Asked how he was physically compared to the Presidents Cup in Australia in December — where he sat out the Saturday session — when he played in consecutive weeks, Woods mostly talked around it.

“I was a little bit more beat up in Australia just because of the double duties,” Woods said of playing and captaining, which of course discounts the double duties here of playing and helping run the tournament.

“That was both physically and mentally challenging and taxing. I geared up pretty hard, but I had 11 other teammates to help me out, three amazing vice captains to keep me going. Now back out here playing so, it’s a little different.”

When asked if his first over-par round of the 2019-20 season had anything to do with physical issues, Woods said: “I just haven’t been as sharp as I need to be.”

In other words, he didn’t answer.

Now the focus will turn to whether or not Woods commits to the Honda Classic near his hometown in South Florida. That is not a given, either, because it would almost certainly mean skipping the Arnold Palmer Invitational, which he has won eight times — and a tournament he missed a year ago. That is followed by the Players Championship, and if there is concern about playing two straight weeks, he most certainly isn’t signing up for three in a row.

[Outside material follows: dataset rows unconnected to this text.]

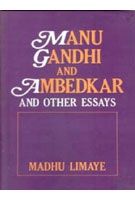 Manu Gandhi And Ambedkar: Policy And Other Essays: Book by Madhu Limaye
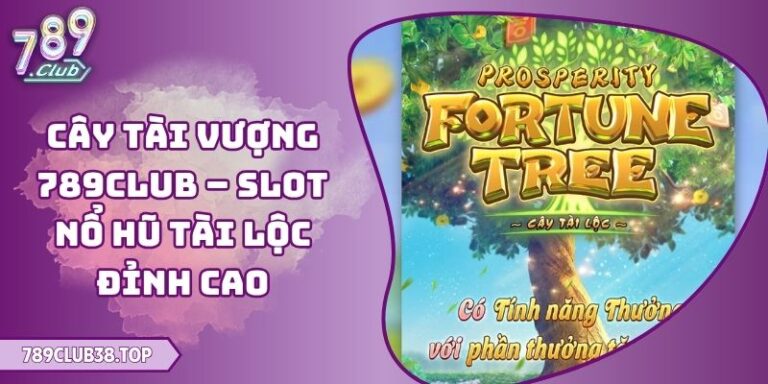 Cây Tài Vượng 789club – Slot Nổ Hũ Tài Lộc Đỉnh Cao 9 Cây Tài Vượng 789club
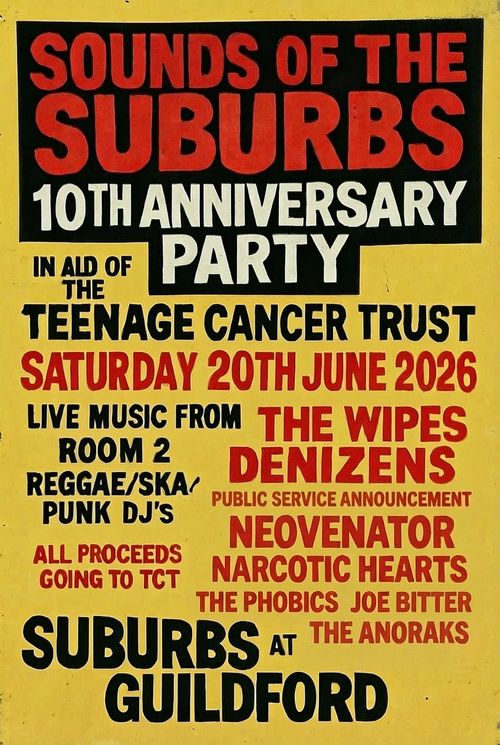 SOUNDS OF THE SUBURBS 10TH ANNIVERSARY PARTY The Phobics, NARCOTIC HEARTS, DENIZENS, THE WIPES, PUBLIC SERVICE ANNOUNCEMENT, THE ANORAKS, JOE BITTER, NEOVENATOR at SUBURBS on 20 June 2026 gig poster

So after a week off, it’ll either be: Honda, week off, Players, week off, WGC-Dell Technologies Match Play, week off, Masters; or, week off, Arnold Palmer, Players, week off, WGC-Match Play, week off, Masters.

We think. Who knows, really? Maybe not even Woods.

What we do know is that a year ago, playing the two WGCs along with the Players — and skipping Arnold Palmer because of a neck strain — worked out fabulously as it pertained to the Masters.

Woods has always been one to believe that playing well takes care of everything. A victory at any of the tournaments he plays, especially the Players, the WGC-Match Play, the Masters or the PGA Championship, would go a long way toward securing that Olympic spot.

But there are no guarantees. The one thing that was a guarantee was earning points in Mexico toward that goal, an opportunity that will now be missed.